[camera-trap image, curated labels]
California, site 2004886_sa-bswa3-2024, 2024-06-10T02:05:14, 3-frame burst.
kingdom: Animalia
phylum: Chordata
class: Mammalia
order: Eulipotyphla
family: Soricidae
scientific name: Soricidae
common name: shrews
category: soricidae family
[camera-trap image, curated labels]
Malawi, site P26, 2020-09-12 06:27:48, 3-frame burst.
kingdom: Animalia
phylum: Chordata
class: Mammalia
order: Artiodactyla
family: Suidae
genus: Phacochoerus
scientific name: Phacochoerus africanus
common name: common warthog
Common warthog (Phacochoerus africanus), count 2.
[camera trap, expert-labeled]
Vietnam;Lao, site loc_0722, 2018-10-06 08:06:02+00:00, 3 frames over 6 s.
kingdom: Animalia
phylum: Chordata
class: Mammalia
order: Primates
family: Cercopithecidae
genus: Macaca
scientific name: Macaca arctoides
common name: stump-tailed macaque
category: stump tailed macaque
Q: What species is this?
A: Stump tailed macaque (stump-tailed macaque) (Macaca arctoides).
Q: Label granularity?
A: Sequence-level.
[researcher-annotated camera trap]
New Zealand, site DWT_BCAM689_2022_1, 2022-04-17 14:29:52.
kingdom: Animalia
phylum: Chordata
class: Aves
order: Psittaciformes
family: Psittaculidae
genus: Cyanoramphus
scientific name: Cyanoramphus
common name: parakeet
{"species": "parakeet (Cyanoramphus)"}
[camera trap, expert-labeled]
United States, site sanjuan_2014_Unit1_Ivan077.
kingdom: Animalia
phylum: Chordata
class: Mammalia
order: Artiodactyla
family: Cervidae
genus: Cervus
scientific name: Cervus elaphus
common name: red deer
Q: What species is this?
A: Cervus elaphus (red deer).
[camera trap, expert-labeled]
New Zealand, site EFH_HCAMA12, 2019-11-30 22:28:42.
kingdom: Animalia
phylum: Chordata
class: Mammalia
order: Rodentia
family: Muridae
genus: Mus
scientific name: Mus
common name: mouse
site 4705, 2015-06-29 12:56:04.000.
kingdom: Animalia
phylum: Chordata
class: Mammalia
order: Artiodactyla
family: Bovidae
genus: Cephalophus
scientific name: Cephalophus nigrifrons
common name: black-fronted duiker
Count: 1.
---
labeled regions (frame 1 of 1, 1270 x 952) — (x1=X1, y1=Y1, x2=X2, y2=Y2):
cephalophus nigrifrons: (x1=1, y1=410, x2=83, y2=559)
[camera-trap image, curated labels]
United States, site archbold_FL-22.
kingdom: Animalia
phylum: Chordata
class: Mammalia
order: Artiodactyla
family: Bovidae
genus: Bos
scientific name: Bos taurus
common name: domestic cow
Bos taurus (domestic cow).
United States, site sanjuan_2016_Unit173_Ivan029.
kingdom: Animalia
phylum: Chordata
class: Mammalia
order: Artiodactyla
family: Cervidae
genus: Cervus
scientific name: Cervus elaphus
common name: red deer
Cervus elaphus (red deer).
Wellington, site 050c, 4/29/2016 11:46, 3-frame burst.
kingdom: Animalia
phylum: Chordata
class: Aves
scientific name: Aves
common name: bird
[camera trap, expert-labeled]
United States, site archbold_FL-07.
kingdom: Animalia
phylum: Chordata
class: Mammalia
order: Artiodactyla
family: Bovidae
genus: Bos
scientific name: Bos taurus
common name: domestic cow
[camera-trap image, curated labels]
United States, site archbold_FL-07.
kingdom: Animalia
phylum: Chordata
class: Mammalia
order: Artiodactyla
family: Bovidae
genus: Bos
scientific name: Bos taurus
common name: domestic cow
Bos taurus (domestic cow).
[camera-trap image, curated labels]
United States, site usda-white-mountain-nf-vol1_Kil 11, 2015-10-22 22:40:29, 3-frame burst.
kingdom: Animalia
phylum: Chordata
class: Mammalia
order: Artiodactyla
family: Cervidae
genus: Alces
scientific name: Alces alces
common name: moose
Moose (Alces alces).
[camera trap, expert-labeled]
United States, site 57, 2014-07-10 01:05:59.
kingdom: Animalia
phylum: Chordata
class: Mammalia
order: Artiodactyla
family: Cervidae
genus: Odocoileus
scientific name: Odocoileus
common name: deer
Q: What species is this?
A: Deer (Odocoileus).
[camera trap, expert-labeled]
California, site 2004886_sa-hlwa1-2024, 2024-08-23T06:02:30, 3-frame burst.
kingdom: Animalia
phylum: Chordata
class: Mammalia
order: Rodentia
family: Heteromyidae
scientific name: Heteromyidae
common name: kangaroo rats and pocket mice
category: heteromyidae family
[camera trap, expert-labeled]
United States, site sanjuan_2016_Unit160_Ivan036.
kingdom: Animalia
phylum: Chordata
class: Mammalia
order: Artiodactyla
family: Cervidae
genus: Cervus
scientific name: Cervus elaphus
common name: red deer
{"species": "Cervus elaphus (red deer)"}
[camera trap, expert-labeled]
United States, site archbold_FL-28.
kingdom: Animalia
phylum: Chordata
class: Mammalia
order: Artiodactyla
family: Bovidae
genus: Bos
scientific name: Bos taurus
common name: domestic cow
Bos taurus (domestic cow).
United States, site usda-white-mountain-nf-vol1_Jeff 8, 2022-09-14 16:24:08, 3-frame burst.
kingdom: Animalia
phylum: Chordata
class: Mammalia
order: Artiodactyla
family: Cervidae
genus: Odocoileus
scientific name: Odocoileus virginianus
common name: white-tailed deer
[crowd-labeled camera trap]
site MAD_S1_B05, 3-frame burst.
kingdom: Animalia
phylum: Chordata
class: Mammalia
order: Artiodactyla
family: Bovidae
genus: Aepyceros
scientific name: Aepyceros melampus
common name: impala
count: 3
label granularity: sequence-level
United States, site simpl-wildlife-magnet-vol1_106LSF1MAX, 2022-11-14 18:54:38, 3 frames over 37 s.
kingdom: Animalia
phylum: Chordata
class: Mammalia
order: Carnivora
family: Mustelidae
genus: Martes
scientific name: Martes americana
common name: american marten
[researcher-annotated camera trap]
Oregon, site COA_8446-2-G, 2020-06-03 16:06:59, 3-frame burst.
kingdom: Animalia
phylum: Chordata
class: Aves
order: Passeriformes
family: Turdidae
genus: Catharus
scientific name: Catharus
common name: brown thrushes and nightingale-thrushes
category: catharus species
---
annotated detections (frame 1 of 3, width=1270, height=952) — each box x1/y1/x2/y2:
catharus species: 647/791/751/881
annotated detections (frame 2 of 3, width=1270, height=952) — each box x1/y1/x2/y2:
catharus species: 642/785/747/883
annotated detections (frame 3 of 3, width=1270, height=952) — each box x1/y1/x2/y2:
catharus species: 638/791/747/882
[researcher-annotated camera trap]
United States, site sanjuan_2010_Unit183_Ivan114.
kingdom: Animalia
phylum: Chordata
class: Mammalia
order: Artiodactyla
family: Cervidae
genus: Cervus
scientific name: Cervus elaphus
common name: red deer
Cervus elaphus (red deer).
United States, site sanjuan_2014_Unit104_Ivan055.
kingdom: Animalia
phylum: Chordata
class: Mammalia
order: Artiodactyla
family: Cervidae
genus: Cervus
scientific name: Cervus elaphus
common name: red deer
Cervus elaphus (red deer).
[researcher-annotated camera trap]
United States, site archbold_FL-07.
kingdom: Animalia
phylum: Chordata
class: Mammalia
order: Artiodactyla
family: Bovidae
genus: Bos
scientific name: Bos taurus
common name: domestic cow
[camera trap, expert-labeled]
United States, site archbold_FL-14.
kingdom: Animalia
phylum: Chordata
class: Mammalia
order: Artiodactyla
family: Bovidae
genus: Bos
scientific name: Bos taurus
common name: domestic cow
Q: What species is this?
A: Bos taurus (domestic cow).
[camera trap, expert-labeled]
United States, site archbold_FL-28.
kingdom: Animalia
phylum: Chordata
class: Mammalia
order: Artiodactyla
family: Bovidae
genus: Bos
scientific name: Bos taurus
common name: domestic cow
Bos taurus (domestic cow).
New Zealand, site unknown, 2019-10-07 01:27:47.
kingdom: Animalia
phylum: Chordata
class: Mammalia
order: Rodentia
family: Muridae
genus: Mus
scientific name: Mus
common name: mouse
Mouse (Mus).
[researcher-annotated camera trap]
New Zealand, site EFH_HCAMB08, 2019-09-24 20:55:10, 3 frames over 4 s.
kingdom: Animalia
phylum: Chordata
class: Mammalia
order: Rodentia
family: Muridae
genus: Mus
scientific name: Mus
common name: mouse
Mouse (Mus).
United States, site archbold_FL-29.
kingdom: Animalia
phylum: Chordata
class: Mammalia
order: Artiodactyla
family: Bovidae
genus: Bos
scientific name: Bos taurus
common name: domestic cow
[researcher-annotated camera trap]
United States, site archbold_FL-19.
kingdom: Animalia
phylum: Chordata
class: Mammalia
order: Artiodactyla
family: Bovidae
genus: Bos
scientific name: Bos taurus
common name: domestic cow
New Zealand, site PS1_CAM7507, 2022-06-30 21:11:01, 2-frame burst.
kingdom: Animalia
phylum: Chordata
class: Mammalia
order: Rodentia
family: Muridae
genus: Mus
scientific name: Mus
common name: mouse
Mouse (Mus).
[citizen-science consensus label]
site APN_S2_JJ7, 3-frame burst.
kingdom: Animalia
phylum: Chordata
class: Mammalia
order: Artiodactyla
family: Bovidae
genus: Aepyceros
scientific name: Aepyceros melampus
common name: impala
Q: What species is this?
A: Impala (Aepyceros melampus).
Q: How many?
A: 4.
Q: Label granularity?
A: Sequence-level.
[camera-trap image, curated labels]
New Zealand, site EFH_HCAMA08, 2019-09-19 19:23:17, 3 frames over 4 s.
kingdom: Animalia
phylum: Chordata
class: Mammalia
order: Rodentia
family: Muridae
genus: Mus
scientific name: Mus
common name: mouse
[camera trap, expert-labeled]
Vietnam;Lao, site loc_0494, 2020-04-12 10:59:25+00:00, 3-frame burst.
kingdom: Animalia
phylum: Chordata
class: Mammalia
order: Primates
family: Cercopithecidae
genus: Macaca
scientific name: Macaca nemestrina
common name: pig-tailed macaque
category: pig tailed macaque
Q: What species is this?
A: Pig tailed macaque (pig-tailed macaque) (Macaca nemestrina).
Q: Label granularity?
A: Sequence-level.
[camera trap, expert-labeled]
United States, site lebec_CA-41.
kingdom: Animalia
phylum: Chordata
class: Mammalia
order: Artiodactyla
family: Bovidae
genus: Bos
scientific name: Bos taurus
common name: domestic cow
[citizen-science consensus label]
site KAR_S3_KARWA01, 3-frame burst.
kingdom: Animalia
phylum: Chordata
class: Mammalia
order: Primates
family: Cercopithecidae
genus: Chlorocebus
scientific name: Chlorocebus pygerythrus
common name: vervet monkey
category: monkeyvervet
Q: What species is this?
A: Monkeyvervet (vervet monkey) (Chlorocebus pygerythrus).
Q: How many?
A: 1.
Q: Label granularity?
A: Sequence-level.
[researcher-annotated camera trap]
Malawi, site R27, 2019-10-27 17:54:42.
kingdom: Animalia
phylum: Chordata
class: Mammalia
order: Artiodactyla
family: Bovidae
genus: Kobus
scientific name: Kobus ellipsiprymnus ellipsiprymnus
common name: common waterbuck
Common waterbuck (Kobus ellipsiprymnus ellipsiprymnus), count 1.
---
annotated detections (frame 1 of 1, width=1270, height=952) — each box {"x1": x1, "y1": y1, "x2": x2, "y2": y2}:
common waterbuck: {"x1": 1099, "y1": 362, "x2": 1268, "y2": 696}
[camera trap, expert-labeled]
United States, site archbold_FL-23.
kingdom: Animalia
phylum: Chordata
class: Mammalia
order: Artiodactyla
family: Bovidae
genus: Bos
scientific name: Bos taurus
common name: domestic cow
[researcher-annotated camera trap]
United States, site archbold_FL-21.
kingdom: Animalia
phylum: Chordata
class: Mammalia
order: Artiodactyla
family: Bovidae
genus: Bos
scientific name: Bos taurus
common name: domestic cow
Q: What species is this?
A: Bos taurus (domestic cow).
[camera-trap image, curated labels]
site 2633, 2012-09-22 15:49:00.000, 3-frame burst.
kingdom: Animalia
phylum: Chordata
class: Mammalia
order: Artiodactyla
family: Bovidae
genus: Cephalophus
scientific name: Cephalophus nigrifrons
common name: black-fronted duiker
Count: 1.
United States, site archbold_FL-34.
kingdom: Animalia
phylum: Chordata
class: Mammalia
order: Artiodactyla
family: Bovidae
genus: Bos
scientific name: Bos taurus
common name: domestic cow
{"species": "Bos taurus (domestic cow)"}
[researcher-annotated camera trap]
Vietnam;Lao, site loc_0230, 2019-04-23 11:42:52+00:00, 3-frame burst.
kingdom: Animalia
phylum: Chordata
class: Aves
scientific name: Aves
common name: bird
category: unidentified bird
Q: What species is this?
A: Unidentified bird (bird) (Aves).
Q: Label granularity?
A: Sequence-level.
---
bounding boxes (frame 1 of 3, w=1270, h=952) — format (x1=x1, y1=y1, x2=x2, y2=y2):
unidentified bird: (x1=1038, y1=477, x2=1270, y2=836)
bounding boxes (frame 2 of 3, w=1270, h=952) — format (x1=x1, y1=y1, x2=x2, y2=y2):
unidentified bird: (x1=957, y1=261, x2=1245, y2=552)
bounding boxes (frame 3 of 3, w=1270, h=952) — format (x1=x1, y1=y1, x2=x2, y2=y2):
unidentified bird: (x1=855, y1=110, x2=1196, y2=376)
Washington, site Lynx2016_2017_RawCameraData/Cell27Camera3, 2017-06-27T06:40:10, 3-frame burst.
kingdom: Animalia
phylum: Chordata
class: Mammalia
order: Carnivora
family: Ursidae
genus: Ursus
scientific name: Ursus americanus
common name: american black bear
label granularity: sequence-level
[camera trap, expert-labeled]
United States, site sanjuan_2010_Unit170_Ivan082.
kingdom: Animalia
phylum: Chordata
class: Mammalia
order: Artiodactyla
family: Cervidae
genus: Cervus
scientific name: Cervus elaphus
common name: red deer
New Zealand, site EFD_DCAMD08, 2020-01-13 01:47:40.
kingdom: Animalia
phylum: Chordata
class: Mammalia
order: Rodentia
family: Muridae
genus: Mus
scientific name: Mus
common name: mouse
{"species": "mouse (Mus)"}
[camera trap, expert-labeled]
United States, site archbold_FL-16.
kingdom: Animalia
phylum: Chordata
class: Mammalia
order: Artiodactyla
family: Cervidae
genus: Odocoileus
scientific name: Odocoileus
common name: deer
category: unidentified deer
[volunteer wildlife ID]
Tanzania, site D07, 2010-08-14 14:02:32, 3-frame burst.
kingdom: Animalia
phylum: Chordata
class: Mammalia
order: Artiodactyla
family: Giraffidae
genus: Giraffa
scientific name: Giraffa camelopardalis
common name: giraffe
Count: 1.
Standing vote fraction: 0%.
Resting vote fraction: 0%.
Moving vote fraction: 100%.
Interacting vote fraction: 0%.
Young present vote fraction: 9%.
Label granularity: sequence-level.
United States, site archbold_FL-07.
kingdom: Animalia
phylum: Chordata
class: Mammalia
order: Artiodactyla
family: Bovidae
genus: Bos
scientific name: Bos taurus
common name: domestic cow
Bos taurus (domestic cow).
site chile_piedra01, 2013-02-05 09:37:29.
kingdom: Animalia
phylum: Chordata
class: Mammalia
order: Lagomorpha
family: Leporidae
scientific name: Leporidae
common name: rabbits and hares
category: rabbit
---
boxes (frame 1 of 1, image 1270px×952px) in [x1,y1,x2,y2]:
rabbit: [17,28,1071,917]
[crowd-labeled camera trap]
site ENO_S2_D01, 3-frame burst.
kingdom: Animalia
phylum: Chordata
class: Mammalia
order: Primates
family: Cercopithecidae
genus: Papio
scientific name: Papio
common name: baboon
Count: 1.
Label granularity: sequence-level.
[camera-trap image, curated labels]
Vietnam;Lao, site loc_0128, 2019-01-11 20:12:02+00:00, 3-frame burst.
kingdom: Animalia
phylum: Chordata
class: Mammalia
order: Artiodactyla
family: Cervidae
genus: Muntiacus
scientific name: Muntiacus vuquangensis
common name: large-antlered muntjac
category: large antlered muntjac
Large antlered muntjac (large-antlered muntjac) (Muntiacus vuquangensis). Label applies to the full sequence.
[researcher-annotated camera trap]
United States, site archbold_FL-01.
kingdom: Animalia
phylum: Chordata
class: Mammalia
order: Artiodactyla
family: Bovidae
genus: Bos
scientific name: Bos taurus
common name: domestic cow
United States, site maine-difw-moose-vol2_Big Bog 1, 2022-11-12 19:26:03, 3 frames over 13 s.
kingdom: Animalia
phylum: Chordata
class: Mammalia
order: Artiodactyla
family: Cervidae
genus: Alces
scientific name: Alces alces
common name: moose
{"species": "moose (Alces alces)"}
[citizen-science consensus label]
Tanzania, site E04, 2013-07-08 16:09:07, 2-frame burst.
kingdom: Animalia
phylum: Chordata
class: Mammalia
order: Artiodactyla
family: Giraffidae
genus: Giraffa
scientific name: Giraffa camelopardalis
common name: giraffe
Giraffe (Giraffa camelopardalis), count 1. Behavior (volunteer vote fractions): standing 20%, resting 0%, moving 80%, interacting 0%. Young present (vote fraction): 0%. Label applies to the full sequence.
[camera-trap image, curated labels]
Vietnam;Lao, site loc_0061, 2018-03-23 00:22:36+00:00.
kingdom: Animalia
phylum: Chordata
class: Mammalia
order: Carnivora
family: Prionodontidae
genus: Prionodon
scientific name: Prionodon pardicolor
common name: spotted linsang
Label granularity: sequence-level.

What is being asked: Only the number is wanted: how many lines of the material above include the word "mountain"?

Your response: 2